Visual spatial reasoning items
━━━━━━━━

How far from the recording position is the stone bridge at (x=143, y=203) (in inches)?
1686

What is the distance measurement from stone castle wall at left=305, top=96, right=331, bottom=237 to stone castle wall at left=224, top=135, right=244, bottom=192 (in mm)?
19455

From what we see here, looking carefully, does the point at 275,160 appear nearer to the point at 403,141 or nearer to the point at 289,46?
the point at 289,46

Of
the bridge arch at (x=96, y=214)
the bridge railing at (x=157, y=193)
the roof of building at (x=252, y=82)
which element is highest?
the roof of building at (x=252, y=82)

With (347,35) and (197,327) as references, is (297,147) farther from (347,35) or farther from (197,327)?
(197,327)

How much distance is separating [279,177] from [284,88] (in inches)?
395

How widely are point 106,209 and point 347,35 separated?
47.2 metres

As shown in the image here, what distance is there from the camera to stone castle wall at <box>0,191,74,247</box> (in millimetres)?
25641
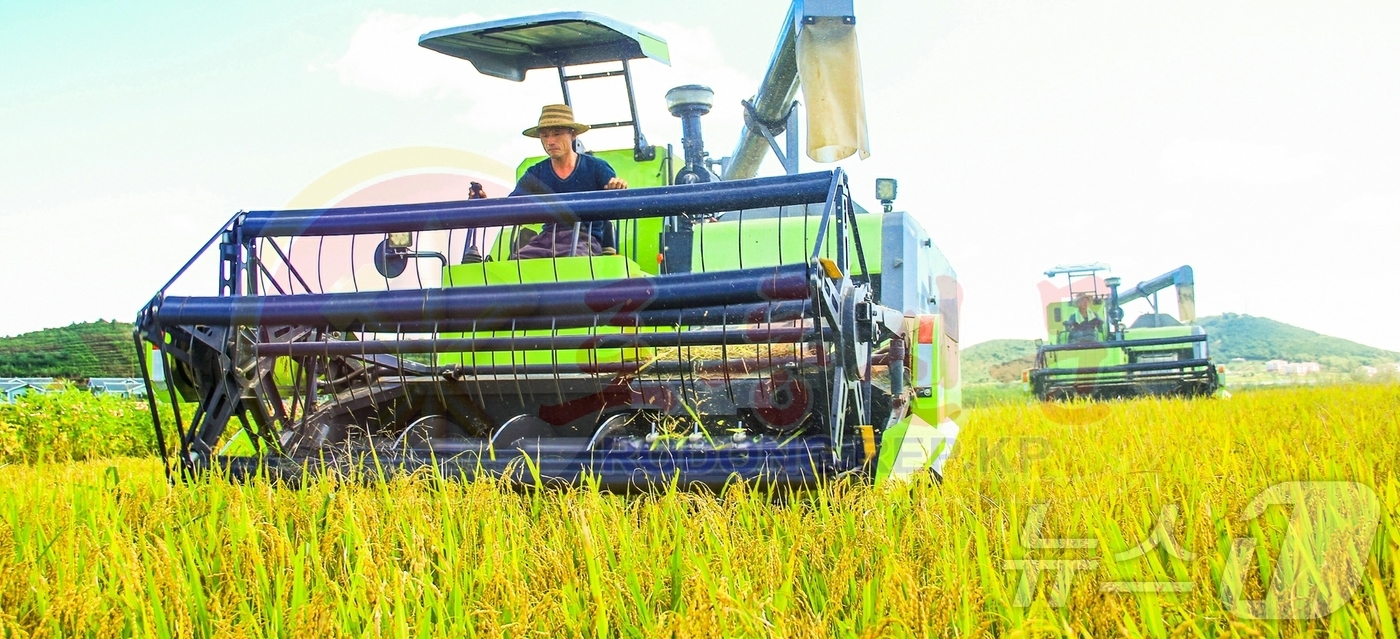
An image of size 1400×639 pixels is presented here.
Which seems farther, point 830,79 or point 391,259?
point 830,79

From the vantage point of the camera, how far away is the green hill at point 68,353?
22828mm

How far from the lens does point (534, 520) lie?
2.81 metres

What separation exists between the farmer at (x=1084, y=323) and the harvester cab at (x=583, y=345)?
11.8 m

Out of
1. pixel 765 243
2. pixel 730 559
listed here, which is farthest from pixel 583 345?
pixel 765 243

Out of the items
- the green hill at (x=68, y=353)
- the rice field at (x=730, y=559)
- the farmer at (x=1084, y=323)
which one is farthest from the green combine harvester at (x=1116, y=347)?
the green hill at (x=68, y=353)

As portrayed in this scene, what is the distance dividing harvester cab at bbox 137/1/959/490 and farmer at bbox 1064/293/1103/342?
11847mm

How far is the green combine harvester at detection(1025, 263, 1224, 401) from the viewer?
41.2ft

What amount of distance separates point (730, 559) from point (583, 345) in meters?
1.20

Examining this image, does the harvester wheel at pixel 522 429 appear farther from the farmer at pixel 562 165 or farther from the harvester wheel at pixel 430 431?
the farmer at pixel 562 165

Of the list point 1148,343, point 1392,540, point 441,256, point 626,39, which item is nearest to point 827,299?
point 1392,540

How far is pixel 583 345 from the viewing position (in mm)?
A: 3287

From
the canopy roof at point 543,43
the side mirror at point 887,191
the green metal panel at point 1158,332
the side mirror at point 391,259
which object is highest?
the canopy roof at point 543,43

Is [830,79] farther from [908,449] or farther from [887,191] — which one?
[908,449]

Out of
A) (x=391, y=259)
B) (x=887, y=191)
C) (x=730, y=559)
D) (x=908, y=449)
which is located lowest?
(x=730, y=559)
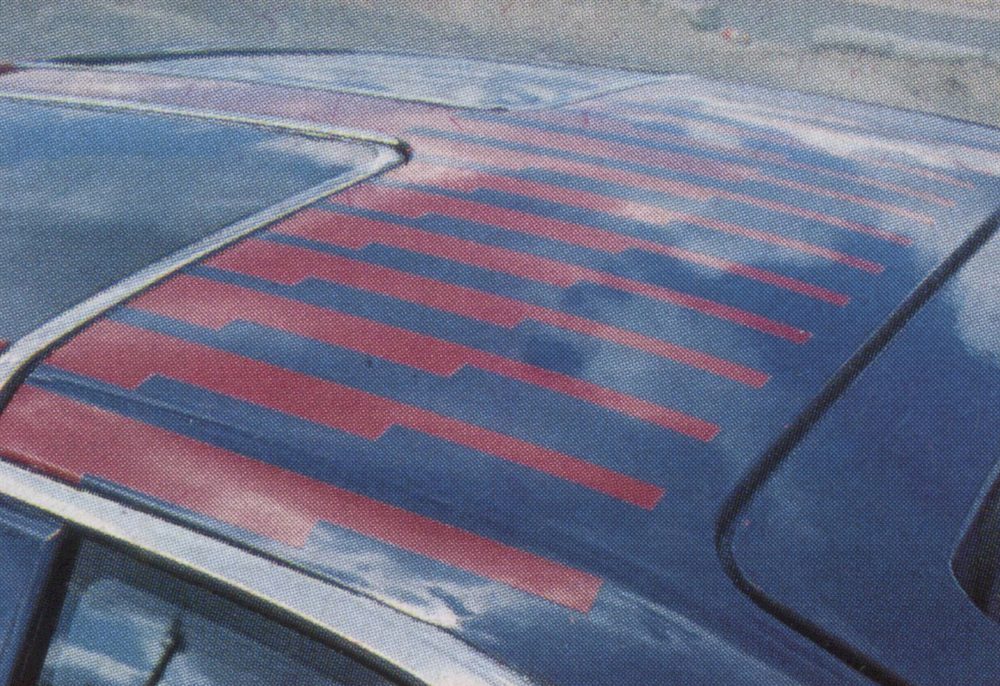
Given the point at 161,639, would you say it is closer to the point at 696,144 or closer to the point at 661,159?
the point at 661,159

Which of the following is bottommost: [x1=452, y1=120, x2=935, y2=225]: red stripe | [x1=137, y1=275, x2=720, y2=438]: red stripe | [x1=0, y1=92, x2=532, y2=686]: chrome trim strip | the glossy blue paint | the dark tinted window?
the dark tinted window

━━━━━━━━

EXERCISE OBJECTIVE
Can you reproduce every item above word for word, leaving out the pictures?

TASK SOLUTION
How far from the recording position is the stone bridge at (x=143, y=203) (in inches)?
1686

What is the distance measurement from stone castle wall at left=305, top=96, right=331, bottom=237 to stone castle wall at left=224, top=135, right=244, bottom=192 (in mm)?
19455

From what we see here, looking carefully, does the point at 275,160 appear nearer to the point at 403,141 or nearer to the point at 289,46?
the point at 289,46

Of
the bridge arch at (x=96, y=214)
the bridge railing at (x=157, y=193)
the roof of building at (x=252, y=82)
which element is highest?
the roof of building at (x=252, y=82)

With (347,35) and (197,327) as references, is (297,147) farther from (347,35) or farther from (197,327)?
(197,327)

How much distance is separating [279,177] from [284,88] (in inches)?
395

How widely are point 106,209 and point 347,35 separated?
47.2 metres

As shown in the image here, what distance is there from the camera to stone castle wall at <box>0,191,74,247</box> (in millimetres)?
25641
An image of size 1400×639 pixels is presented here.
Which seems farther, point 830,79 or point 391,259?
point 830,79

From the vantage point of the camera, how far away is the green hill at point 68,353?
22828mm

How far from the lens does point (534, 520) lie?
2.81 metres

What separation exists between the farmer at (x=1084, y=323) and the harvester cab at (x=583, y=345)?
11.8 m

Out of
1. pixel 765 243
2. pixel 730 559
listed here, which is farthest from pixel 583 345?
pixel 765 243

Out of the items
- the green hill at (x=68, y=353)
- the rice field at (x=730, y=559)
- the farmer at (x=1084, y=323)
which one is farthest from the green combine harvester at (x=1116, y=347)?
the green hill at (x=68, y=353)

As portrayed in this scene, what is the distance dividing harvester cab at bbox 137/1/959/490 and farmer at bbox 1064/293/1103/342?
11847mm

How far is the green combine harvester at detection(1025, 263, 1224, 401) from the viewer?
41.2ft

What amount of distance separates point (730, 559) from point (583, 345) in meters?
1.20

Examining this image, does the harvester wheel at pixel 522 429 appear farther from the farmer at pixel 562 165 or farther from the harvester wheel at pixel 430 431?
the farmer at pixel 562 165

Of the list point 1148,343, point 1392,540, point 441,256, point 626,39, which item is nearest to point 827,299?
point 1392,540

How far is pixel 583 345 from the viewing position (in mm)?
A: 3287

From
the canopy roof at point 543,43
the side mirror at point 887,191
the green metal panel at point 1158,332
the side mirror at point 391,259
which object is highest?
the canopy roof at point 543,43

Is [830,79] farther from [908,449] or farther from [887,191] — which one?
[908,449]

Out of
A) (x=391, y=259)
B) (x=887, y=191)
C) (x=730, y=559)
D) (x=908, y=449)
which is located lowest?
(x=730, y=559)
Given the point at 161,639, would you say it is closer to the point at 696,144 or closer to the point at 661,159?
the point at 661,159

Which of the following is bottommost: [x1=452, y1=120, x2=935, y2=225]: red stripe | [x1=137, y1=275, x2=720, y2=438]: red stripe | [x1=0, y1=92, x2=532, y2=686]: chrome trim strip | the glossy blue paint | the dark tinted window?
the dark tinted window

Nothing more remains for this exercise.